§ Job
Write the next portion of the film review of Antoine Fuqua's The Magnificent Seven, picking up right after its final sentence.

§ Text to read
--
Film Review: The Magnificent Seven
Photograph courtesy of Sony Pictures Entertainment
Let’s just get this out of the way off the bat: there is no better version of this story than the original, original version—Akira Kurosawa’s 1954 masterpiece Seven Samurai. Six years later, John Sturges made a genuinely entertaining Hollywood remake, The Magnificent Seven, but it doesn’t hold a candle to what came before it. In 1998, I sat down to watch Pixar’s second feature, A Bug’s Life and recognized the framework almost immediately as that of the Kurosawa piece, reworked to a large degree, but unmistakable. And now we get director Antoine Fuqua’s (Training Day, The Equalizer, Olympus Has Fallen) fairly faithful take on the Westernized The Magnificent Seven, the story of a small community overrun by rich, powerful people who would seek to do them harm, who hire a band of seven misfits to protect them and make a last stand for the town’s survival.
The film opens as it closes—violently. The mining town of Rose Creek has come under the control of industrialist Bartholomew Bogue (Peter Sarsgaard) whose men interrupt a meeting in the town’s one church and start randomly shooting down the locals and setting fire to the house of worship. Knowing the townspeople don’t have the training or numbers to beat the company men, Emma Cullen (Haley Bennett) heads out looking to hire any competent gunslinger to protect Rose Creek, after her husband (Matt Bomer) is shot dead in the street. She first locates a bounty hunter named Sam Chisolm (Denzel Washington, in his first Western), who in terms seeks out certain known quantities, while stumbling upon lesser-known hired guns, to form a small army to not only defend the town but teach the locals how to fight as well.
Photograph courtesy of Sony Pictures Entertainment
The resulting seven are about as diverse and interesting as any film ensemble has been of late, and includes Chris Pratt as drunken gambler Josh Faraday; Ethan Hawke as Chisolm’s old pal Goodnight Robicheaux, who is accompanied by his constant companion Billy Rocks (the great South Korean actor Byung-hun Lee, from I Saw the Devil, The Good, the Bad, the Weird, and both G.I. Joe movies), whose weapons of choice are silvery knives; Manuel Garcia-Rulfo as the Mexican outlaw Vasquez; Vincent D’Onofrio as old-timer Jack Horne (something of a blend of Walter Brennan and Santa Claus); and Martin Sensmeir as the Native American Red Harvest, with his deadly bow-and-arrow and terrifying face paint.
Working from an updated screenplay from Richard Wenk and Nic Pizzolatto (“True Detective”), this modern-day The Magnificent Seven seems compelled to dwell on motivation, particularly on the question of why Chisolm has actually taken this gig. We’re reminded repeatedly (practically with big neon signs foreshadowing it) that he has a shared past with Bogue and is looking to remind him of it, so the film essentially boils down to their final confrontation. That being said, one of the genuine standouts here is Bennett’s tough-as-nails Emma, who refuses to simply let the men she’s hiring take over and push her or her fellow citizens around. As she says to Chisolm, “ I seek righteousness. But I’ll take revenge.”
--
§ Record set
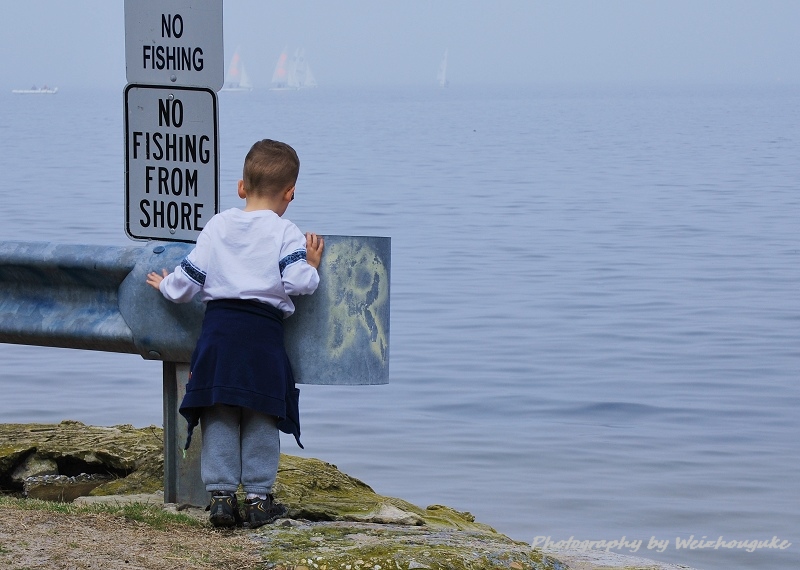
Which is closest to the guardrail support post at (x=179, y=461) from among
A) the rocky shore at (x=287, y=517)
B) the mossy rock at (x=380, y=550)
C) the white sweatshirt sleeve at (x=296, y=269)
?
the rocky shore at (x=287, y=517)

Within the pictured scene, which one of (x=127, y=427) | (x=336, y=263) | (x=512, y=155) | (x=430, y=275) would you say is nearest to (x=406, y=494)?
(x=127, y=427)

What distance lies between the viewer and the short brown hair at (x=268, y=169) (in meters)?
4.76

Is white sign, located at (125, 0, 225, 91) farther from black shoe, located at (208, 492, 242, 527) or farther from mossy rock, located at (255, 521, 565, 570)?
mossy rock, located at (255, 521, 565, 570)

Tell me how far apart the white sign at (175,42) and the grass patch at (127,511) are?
1495mm

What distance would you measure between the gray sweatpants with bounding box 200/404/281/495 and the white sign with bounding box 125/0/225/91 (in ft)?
3.87

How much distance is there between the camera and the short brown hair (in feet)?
15.6

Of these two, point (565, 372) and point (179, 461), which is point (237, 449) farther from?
point (565, 372)

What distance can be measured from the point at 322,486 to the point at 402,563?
1563 mm

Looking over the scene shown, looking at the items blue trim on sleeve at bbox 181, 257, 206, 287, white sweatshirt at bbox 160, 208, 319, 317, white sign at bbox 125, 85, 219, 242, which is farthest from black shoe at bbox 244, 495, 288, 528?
white sign at bbox 125, 85, 219, 242

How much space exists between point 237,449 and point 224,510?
8.6 inches

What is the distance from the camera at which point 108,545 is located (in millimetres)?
4250

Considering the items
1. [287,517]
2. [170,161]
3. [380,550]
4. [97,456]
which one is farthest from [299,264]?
[97,456]

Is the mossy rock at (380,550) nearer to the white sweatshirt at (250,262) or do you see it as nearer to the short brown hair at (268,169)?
the white sweatshirt at (250,262)

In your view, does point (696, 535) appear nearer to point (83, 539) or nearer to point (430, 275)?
point (83, 539)
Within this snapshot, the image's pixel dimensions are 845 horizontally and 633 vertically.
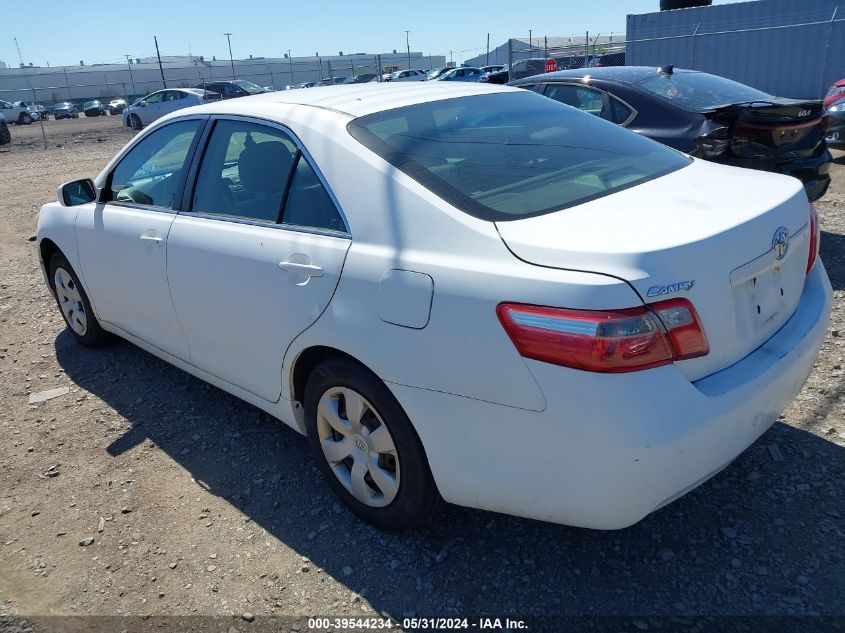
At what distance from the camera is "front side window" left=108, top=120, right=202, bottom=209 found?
3.47 metres

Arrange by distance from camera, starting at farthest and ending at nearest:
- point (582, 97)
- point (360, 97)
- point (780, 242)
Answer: point (582, 97) < point (360, 97) < point (780, 242)

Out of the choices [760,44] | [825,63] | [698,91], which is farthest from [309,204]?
[760,44]

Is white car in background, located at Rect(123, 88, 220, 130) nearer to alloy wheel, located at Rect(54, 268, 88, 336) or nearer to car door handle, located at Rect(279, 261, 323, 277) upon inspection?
alloy wheel, located at Rect(54, 268, 88, 336)

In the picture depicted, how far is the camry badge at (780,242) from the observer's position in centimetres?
226

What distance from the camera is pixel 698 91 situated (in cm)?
604

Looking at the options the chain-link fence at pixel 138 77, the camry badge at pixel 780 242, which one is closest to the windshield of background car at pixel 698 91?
the camry badge at pixel 780 242

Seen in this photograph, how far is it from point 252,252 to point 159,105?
26.6 meters

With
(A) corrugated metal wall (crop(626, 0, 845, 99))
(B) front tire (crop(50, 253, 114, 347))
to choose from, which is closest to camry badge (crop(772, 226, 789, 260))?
--
§ Task output
Photograph courtesy of Sony Pictures Entertainment
When all is said in done, there are only a couple large-scale, high-bodycount battles in The Magnificent Seven, but put together they are some of the bloodiest, most vicious fight scenes I’ve ever seen in a PG-13-rated movie. I only mention because the family-friendly rating might convince some parents that it’s safe to bring young children to this one. But if you know anything about Fuqua, he doesn’t tend to play in a safe sandbox, and he doesn’t miss an opportunity to mow down bad guys and innocents alike.
I love that Training Day co-stars Washington and Hawke (both were nominated for Oscars; Washington won) play old friends here. There is something warmly familiar about the way they are together, and it’s quite refreshing in a film where every character is trying to out tough-guy everyone else, to see these two very different men share a certain amount of camaraderie that feels genuine. In an ensemble of this size, it’s difficult for the filmmakers to allow us to spend any real time with any one character in an effort to deliver something beyond a series of easily identifiable traits. Character development is tough to do in any type of action movie, let alone one with a dozen or so main characters, but Fuqua does manage to make it happen to a noticeable degree more than you might assume.
Photograph courtesy of Sony Pictures Entertainment
The desolate landscapes (most of the film was shot around Baton Rouge, Louisiana) aren’t meant to look vast and beautiful; they look isolated, bordering on downright lonely. The town of Rose Creek looks like a series of facades put together by thumbtacks, and falls apart about that easily. Even still, Fuqua manages to capture the age-old mystique of the Western with a somewhat modern sensibility, without abandoning many of the classic tropes. Sarsgaard’s Bogue is a bit too much of a dandy to be truly threatening, but he’s a strong enough actor to keep us interested in what his connection is to Chisolm and how the two are going to square off in the middle of town.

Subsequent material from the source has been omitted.